### DATASET RECORDS ###
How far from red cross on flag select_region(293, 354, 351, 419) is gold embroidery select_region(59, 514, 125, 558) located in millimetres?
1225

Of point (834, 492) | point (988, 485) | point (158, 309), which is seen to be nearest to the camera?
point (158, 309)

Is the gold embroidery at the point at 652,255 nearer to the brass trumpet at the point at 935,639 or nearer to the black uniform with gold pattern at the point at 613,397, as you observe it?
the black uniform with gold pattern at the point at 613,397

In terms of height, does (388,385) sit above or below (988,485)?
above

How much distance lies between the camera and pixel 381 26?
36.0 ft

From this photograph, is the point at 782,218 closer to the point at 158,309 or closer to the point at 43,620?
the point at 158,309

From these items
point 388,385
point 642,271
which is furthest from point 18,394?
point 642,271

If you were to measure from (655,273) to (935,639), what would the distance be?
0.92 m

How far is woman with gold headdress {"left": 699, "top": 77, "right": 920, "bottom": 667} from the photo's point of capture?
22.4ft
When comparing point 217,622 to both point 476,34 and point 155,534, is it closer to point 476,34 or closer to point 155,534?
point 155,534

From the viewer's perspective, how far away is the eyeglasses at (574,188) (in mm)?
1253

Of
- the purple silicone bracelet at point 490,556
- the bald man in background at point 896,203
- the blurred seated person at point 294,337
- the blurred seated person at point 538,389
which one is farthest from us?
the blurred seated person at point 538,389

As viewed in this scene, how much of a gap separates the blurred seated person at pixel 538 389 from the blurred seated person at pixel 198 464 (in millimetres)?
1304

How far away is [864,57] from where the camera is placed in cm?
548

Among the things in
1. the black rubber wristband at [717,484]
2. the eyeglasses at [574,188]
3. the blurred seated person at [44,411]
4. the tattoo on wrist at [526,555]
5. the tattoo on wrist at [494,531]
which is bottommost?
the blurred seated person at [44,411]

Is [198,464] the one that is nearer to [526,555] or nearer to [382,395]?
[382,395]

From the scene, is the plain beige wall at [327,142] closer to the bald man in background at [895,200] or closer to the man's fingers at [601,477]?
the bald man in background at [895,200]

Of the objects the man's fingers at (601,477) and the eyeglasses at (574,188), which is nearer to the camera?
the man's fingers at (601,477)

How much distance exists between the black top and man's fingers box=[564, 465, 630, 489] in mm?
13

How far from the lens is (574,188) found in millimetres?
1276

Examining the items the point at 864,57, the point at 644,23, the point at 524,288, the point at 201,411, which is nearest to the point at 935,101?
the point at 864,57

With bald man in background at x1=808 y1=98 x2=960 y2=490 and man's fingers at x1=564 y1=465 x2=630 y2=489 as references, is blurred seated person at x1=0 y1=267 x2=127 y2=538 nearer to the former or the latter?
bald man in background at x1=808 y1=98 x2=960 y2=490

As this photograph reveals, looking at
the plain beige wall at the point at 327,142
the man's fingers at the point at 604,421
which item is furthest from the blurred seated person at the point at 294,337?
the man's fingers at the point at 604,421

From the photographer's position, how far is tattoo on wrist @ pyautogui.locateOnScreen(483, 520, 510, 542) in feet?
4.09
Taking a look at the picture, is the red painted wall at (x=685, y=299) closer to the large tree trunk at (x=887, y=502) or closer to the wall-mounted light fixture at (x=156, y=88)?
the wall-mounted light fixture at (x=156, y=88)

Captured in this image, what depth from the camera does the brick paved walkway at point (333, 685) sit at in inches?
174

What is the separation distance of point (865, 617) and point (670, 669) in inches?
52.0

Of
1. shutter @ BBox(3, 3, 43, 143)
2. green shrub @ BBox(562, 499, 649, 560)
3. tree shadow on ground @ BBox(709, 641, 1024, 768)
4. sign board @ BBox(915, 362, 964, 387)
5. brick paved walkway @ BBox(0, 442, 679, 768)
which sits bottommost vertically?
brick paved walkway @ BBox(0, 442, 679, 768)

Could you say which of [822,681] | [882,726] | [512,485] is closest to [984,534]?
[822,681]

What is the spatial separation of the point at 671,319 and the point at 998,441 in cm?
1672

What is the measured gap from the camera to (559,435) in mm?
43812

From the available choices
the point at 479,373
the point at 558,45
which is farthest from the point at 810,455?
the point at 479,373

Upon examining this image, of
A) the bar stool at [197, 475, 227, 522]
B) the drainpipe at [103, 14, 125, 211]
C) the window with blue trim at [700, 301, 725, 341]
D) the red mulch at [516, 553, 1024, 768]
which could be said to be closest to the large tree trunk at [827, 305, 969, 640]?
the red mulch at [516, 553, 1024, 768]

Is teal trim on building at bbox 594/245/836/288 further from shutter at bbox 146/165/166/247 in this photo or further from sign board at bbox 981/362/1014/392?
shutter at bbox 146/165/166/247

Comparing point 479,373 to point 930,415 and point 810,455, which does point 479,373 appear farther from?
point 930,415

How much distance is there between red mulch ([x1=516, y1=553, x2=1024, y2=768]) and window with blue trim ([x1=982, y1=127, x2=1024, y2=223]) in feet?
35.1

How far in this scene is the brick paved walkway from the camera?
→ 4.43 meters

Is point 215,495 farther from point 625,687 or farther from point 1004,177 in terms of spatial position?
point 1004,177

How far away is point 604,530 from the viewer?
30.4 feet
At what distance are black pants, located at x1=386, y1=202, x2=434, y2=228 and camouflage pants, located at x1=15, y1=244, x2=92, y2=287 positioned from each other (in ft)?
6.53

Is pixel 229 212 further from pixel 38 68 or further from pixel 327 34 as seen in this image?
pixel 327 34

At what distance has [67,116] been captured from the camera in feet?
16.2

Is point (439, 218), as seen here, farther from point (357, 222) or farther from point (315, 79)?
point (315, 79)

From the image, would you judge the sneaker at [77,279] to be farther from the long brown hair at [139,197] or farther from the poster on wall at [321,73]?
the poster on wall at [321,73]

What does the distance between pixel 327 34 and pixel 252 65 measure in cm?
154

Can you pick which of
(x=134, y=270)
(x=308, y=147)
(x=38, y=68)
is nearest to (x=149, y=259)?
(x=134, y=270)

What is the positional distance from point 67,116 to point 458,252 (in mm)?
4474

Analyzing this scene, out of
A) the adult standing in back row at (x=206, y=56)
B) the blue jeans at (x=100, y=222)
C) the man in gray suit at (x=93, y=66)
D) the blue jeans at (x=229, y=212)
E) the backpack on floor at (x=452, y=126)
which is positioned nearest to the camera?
###
- [WHAT IS NEEDED]:
Reproduce the listing in full. Keep it exactly as written.

- [CORRECT RESULT]:
How far from red cross on flag select_region(293, 354, 351, 419) is gold embroidery select_region(59, 514, 125, 558) located in millimetres?
1225

Of point (834, 492) | point (988, 485) | point (158, 309), which is seen to be nearest to the camera?
point (158, 309)

Is the gold embroidery at the point at 652,255 nearer to the brass trumpet at the point at 935,639 or nearer to the black uniform with gold pattern at the point at 613,397, as you observe it?
the black uniform with gold pattern at the point at 613,397

In terms of height, does (388,385) sit above or below (988,485)?
above

How much distance lies between the camera and pixel 381 26?
36.0 ft

From this photograph, is the point at 782,218 closer to the point at 158,309 or closer to the point at 43,620?
the point at 158,309

From these items
point 388,385
point 642,271
which is furthest from point 18,394?
point 642,271

If you were to measure from (655,273) to (935,639), what would the distance be?
0.92 m

How far is woman with gold headdress {"left": 699, "top": 77, "right": 920, "bottom": 667} from the photo's point of capture?
22.4ft
When comparing point 217,622 to both point 476,34 and point 155,534, is it closer to point 476,34 or closer to point 155,534?
point 155,534

From the viewer's perspective, how far away is the eyeglasses at (574,188) (in mm)?
1253

Of
- the purple silicone bracelet at point 490,556
- the bald man in background at point 896,203
- the blurred seated person at point 294,337
- the blurred seated person at point 538,389
which one is farthest from us?
the blurred seated person at point 538,389

As viewed in this scene, how much of a gap separates the blurred seated person at pixel 538 389 from the blurred seated person at pixel 198 464 (in millimetres)?
1304

How far away is [864,57] from where the camera is placed in cm?
548

Among the things in
1. the black rubber wristband at [717,484]
2. the eyeglasses at [574,188]
3. the blurred seated person at [44,411]
4. the tattoo on wrist at [526,555]
5. the tattoo on wrist at [494,531]
which is bottommost?
the blurred seated person at [44,411]

Is [198,464] the one that is nearer to [526,555] or nearer to [382,395]?
[382,395]

From the scene, is the plain beige wall at [327,142] closer to the bald man in background at [895,200] or closer to the man's fingers at [601,477]?
the bald man in background at [895,200]

Of the objects the man's fingers at (601,477) and the eyeglasses at (574,188), which is nearer to the camera?
the man's fingers at (601,477)

How much distance exists between the black top and man's fingers box=[564, 465, 630, 489] in mm?
13

How far from the lens is (574,188) found in millimetres?
1276

Examining the items the point at 864,57, the point at 644,23, the point at 524,288, the point at 201,411, which is nearest to the point at 935,101?
the point at 864,57

With bald man in background at x1=808 y1=98 x2=960 y2=490 and man's fingers at x1=564 y1=465 x2=630 y2=489 as references, is blurred seated person at x1=0 y1=267 x2=127 y2=538 nearer to the former or the latter?
bald man in background at x1=808 y1=98 x2=960 y2=490

As this photograph reveals, looking at
the plain beige wall at the point at 327,142
the man's fingers at the point at 604,421
which item is furthest from the blurred seated person at the point at 294,337?
the man's fingers at the point at 604,421

From the photographer's position, how far is tattoo on wrist @ pyautogui.locateOnScreen(483, 520, 510, 542) in feet?
4.09
Taking a look at the picture, is the red painted wall at (x=685, y=299) closer to the large tree trunk at (x=887, y=502) or closer to the wall-mounted light fixture at (x=156, y=88)?
the wall-mounted light fixture at (x=156, y=88)

Captured in this image, what depth from the camera does the brick paved walkway at point (333, 685) sit at in inches?
174

What is the separation distance of point (865, 617) and point (670, 669) in inches?
52.0

Of
1. shutter @ BBox(3, 3, 43, 143)
2. green shrub @ BBox(562, 499, 649, 560)
3. tree shadow on ground @ BBox(709, 641, 1024, 768)
4. sign board @ BBox(915, 362, 964, 387)
5. brick paved walkway @ BBox(0, 442, 679, 768)
which sits bottommost vertically?
brick paved walkway @ BBox(0, 442, 679, 768)

Could you say which of [822,681] | [882,726] | [512,485] is closest to [984,534]?
[822,681]

What is the spatial separation of the point at 671,319 and the point at 998,441 in cm?
1672

What is the measured gap from the camera to (559,435) in mm?
43812

From the available choices
the point at 479,373
the point at 558,45
which is farthest from the point at 810,455?
the point at 479,373

Upon examining this image, of
A) the bar stool at [197, 475, 227, 522]
B) the drainpipe at [103, 14, 125, 211]
C) the window with blue trim at [700, 301, 725, 341]
D) the red mulch at [516, 553, 1024, 768]
which could be said to be closest to the large tree trunk at [827, 305, 969, 640]?
the red mulch at [516, 553, 1024, 768]

Is teal trim on building at bbox 594/245/836/288 further from shutter at bbox 146/165/166/247 in this photo or further from sign board at bbox 981/362/1014/392?
shutter at bbox 146/165/166/247

Comparing point 479,373 to point 930,415 and point 810,455, which does point 479,373 appear farther from?
point 930,415

How much distance is there between red mulch ([x1=516, y1=553, x2=1024, y2=768]) and window with blue trim ([x1=982, y1=127, x2=1024, y2=223]) in feet?
35.1

How far in this scene is the brick paved walkway from the camera?
→ 4.43 meters

Is point 215,495 farther from point 625,687 or farther from point 1004,177 in terms of spatial position?
point 1004,177

How far away is point 604,530 from the viewer?
30.4 feet
At what distance are black pants, located at x1=386, y1=202, x2=434, y2=228 and camouflage pants, located at x1=15, y1=244, x2=92, y2=287 positioned from each other (in ft)?
6.53

Is pixel 229 212 further from pixel 38 68 or further from pixel 327 34 as seen in this image?
pixel 327 34

At what distance has [67,116] been captured from the camera in feet?
16.2

Is point (439, 218), as seen here, farther from point (357, 222) or farther from point (315, 79)?
point (315, 79)

From the image, would you judge the sneaker at [77,279] to be farther from the long brown hair at [139,197] or farther from the poster on wall at [321,73]?
the poster on wall at [321,73]

What does the distance between pixel 327 34 and pixel 252 65 measure in cm?
154

Can you pick which of
(x=134, y=270)
(x=308, y=147)
(x=38, y=68)
is nearest to (x=149, y=259)?
(x=134, y=270)

What is the positional distance from point 67,116 to point 458,252 (in mm)?
4474

Analyzing this scene, out of
A) the adult standing in back row at (x=206, y=56)
B) the blue jeans at (x=100, y=222)
C) the man in gray suit at (x=93, y=66)
D) the blue jeans at (x=229, y=212)
E) the backpack on floor at (x=452, y=126)
which is positioned nearest to the camera?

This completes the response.